The third quartile (Q3) and upper limits form a sinusoid with a period of around one month, with a slight discrepancy around the beginning of November 2011. The discrepancy is caused by the increase of outliers (not shown in Figure 5) while calculating statistical values. We then visualized Mean depth-of-coverage values using Feature through time visualization, as shown in Figure 6. However, that did not provide us with any new insight.
Figure 6
Figure 6. Metagenomics mean depth-of-coverage over time. Mean metagenomics depth-of-coverage values are visualized using Feature through time visualization.
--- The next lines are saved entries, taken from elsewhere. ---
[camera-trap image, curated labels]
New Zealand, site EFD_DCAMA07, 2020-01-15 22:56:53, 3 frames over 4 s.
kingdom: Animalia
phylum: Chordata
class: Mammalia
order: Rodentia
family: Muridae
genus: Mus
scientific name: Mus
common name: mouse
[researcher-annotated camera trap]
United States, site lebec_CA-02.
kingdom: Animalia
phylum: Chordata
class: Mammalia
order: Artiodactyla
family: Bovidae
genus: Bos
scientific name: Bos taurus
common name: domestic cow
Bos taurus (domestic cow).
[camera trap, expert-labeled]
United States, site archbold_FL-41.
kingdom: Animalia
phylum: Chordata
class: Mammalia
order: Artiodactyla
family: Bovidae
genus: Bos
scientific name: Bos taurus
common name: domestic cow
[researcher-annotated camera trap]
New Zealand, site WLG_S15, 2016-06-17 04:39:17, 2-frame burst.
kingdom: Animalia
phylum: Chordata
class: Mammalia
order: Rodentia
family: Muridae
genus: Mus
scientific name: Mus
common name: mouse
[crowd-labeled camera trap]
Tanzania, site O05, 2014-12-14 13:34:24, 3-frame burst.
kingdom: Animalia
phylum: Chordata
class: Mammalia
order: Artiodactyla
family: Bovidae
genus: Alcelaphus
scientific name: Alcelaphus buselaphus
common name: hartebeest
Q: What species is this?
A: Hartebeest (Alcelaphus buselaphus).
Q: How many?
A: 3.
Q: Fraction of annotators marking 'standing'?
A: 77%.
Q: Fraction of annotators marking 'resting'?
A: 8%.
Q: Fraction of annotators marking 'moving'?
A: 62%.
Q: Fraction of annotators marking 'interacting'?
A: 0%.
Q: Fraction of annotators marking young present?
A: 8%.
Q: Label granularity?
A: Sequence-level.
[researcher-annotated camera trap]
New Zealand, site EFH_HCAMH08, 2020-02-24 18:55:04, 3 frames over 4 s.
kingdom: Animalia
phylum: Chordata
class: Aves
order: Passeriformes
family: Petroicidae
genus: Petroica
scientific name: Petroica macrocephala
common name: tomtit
The periodic nature of the underlying data is not clearly visible in this figure.
The simultaneous exploration of multi-metaomics data sets using MOVIS allowed us to uncover temporal patterns and discrepancies of one metaomic data set and efficiently connect them with other metaomic data sets if there were connections to be made. Furthermore, a swift visualization of sizable time-series multi-modal data sets revealed significant microbial clusters and temporal points of interest. Considering that, we are now empowered further to analyze temporal points of interest with metaomic-specific tools and uncover metaomic-specific details.